The Space Development Agency (SDA) said on July 18 that it has awarded L3Harris and Northrop Grumman fixed price Other Transaction Authority contracts worth $1.3 billion for 28 satellites — 14 by each company — for Tranche 1 of the Tracking Layer to detect, identify, and monitor advanced missiles, including maneuvering hypersonic ones.

L3Harris is to receive $700 million, Northrop Grumman $617 million —a price that puts the per unit cost of L3Harris’ 14 satellites at $50 million and $44 million for each of Northrop Grumman’s 14 satellites. SDA Director Derek Tournear said on July 18 that commercially available satellite buses helped to lower contract costs significantly. L3Harris and Northrop Grumman won the Tranche 1, Tracking Layer awards out of a field of seven proposals, Tournear said, but he declined to name the other competitors.

SDA’s operations and integration (O&I) centers at Grand Forks AFB, North Dakota, and Redstone Arsenal, Alabama, will fly the satellites. The satellites, which Tournear said will be twice the size of Transport Layer birds, are to fly at 1,000 kilometer polar orbits.

Tranche 1 Tracking Layer satellite launches are to start in April 2025. Such satellites are to integrate with Transport Layer satellites to provide intercept options against advanced missiles. The Transport Layer is to be the backbone of the Pentagon’s Joint All Domain Command and Control concept. York Space Systems, Lockheed Martin, and Northrop Grumman received SDA contracts for Tranche 1 of the Transport Layer in February.

Task statement: Could you write out the passage on the Tracking Layer satellite contracts word for word?

(Records contained in a dataset)
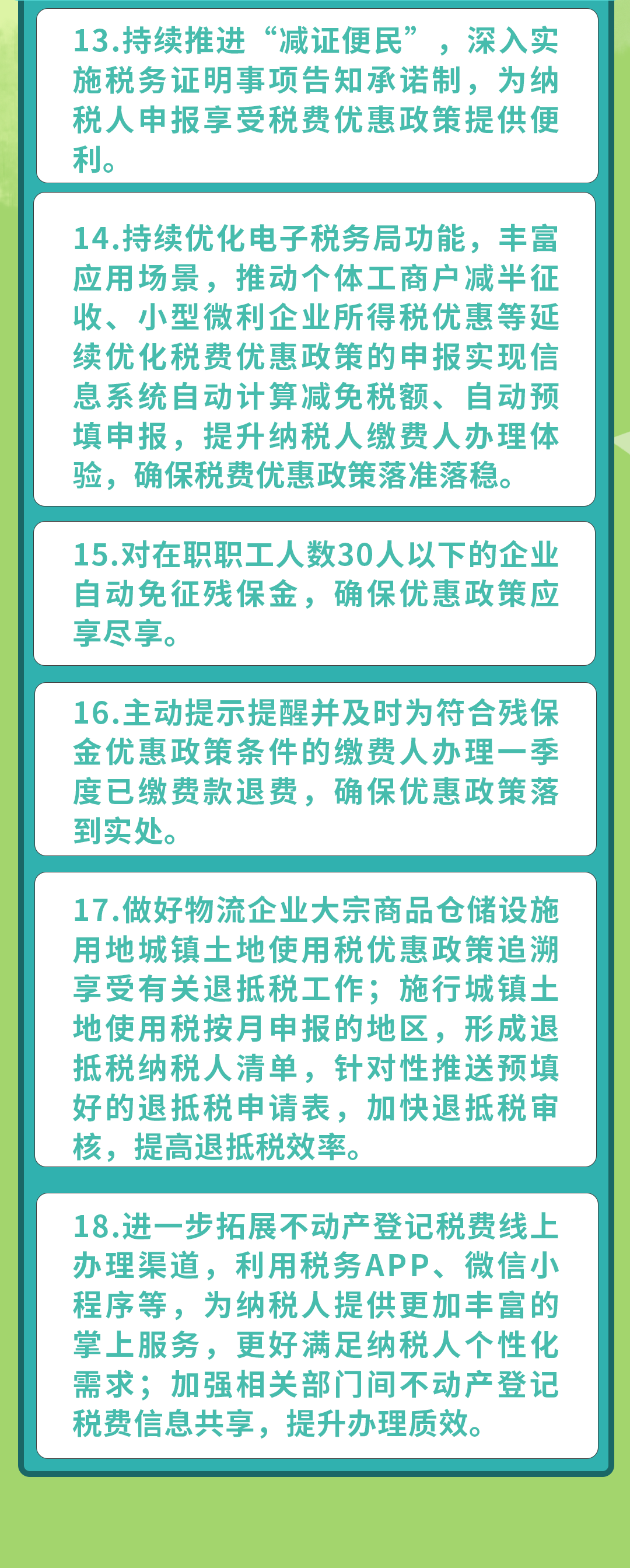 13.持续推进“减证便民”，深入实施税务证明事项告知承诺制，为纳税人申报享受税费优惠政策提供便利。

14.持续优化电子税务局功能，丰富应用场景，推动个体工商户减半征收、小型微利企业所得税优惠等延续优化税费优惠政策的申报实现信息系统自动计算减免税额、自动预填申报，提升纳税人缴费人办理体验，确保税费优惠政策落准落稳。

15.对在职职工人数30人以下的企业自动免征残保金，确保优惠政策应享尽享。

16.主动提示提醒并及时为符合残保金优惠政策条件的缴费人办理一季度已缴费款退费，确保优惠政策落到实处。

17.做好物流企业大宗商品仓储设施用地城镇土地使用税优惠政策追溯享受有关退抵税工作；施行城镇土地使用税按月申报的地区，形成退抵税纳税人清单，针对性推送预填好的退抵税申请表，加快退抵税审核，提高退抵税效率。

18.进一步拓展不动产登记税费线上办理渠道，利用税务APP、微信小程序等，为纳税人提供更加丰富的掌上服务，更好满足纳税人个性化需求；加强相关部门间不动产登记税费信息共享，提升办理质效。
* * *
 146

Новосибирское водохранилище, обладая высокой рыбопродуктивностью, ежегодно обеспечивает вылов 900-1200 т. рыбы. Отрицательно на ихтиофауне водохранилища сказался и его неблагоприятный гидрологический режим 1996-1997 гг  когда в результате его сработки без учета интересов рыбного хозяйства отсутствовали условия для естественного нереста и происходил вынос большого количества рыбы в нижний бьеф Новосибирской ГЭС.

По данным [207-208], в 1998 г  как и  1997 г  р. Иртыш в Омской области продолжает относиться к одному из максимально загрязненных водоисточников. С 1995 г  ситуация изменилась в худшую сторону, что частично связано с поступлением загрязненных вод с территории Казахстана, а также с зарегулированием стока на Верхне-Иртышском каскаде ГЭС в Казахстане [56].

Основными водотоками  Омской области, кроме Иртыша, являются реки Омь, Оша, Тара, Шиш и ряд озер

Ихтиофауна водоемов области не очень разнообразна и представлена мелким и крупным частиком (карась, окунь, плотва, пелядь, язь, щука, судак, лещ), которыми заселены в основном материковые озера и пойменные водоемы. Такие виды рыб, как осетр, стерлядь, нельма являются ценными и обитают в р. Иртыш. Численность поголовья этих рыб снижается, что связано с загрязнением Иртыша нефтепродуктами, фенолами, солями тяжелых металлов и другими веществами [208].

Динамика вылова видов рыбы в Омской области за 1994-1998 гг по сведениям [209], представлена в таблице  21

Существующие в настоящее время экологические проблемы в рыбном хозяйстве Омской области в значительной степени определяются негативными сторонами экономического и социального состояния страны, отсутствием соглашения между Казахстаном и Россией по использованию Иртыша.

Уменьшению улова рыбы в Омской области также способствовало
...
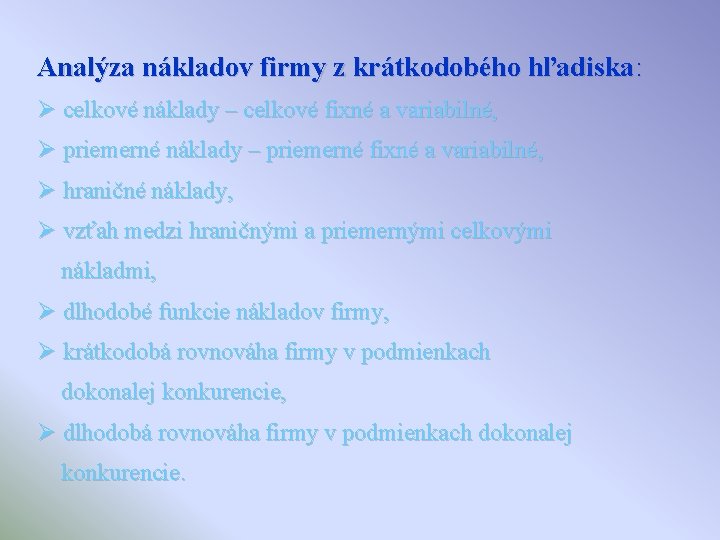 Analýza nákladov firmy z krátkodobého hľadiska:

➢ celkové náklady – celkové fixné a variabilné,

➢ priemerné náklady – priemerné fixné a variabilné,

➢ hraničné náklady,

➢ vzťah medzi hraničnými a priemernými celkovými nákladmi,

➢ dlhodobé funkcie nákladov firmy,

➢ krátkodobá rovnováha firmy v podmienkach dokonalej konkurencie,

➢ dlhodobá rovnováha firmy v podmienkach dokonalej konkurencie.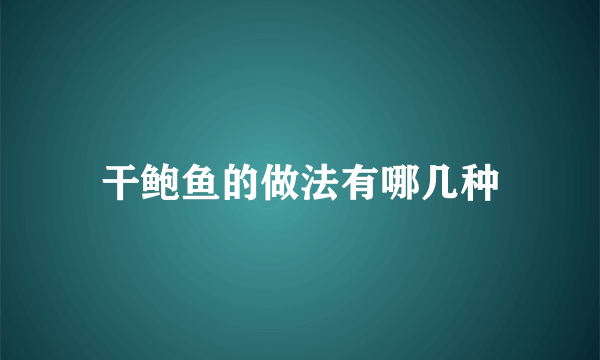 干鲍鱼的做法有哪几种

Solution:
The Space Development Agency (SDA) said on July 18 that it has awarded L3Harris and Northrop Grumman fixed price Other Transaction Authority contracts worth $1.3 billion for 28 satellites — 14 by each company — for Tranche 1 of the Tracking Layer to detect, identify, and monitor advanced missiles, including maneuvering hypersonic ones.

L3Harris is to receive $700 million, Northrop Grumman $617 million —a price that puts the per unit cost of L3Harris’ 14 satellites at $50 million and $44 million for each of Northrop Grumman’s 14 satellites. SDA Director Derek Tournear said on July 18 that commercially available satellite buses helped to lower contract costs significantly. L3Harris and Northrop Grumman won the Tranche 1, Tracking Layer awards out of a field of seven proposals, Tournear said, but he declined to name the other competitors.

SDA’s operations and integration (O&I) centers at Grand Forks AFB, North Dakota, and Redstone Arsenal, Alabama, will fly the satellites. The satellites, which Tournear said will be twice the size of Transport Layer birds, are to fly at 1,000 kilometer polar orbits.

Tranche 1 Tracking Layer satellite launches are to start in April 2025. Such satellites are to integrate with Transport Layer satellites to provide intercept options against advanced missiles. The Transport Layer is to be the backbone of the Pentagon’s Joint All Domain Command and Control concept. York Space Systems, Lockheed Martin, and Northrop Grumman received SDA contracts for Tranche 1 of the Transport Layer in February.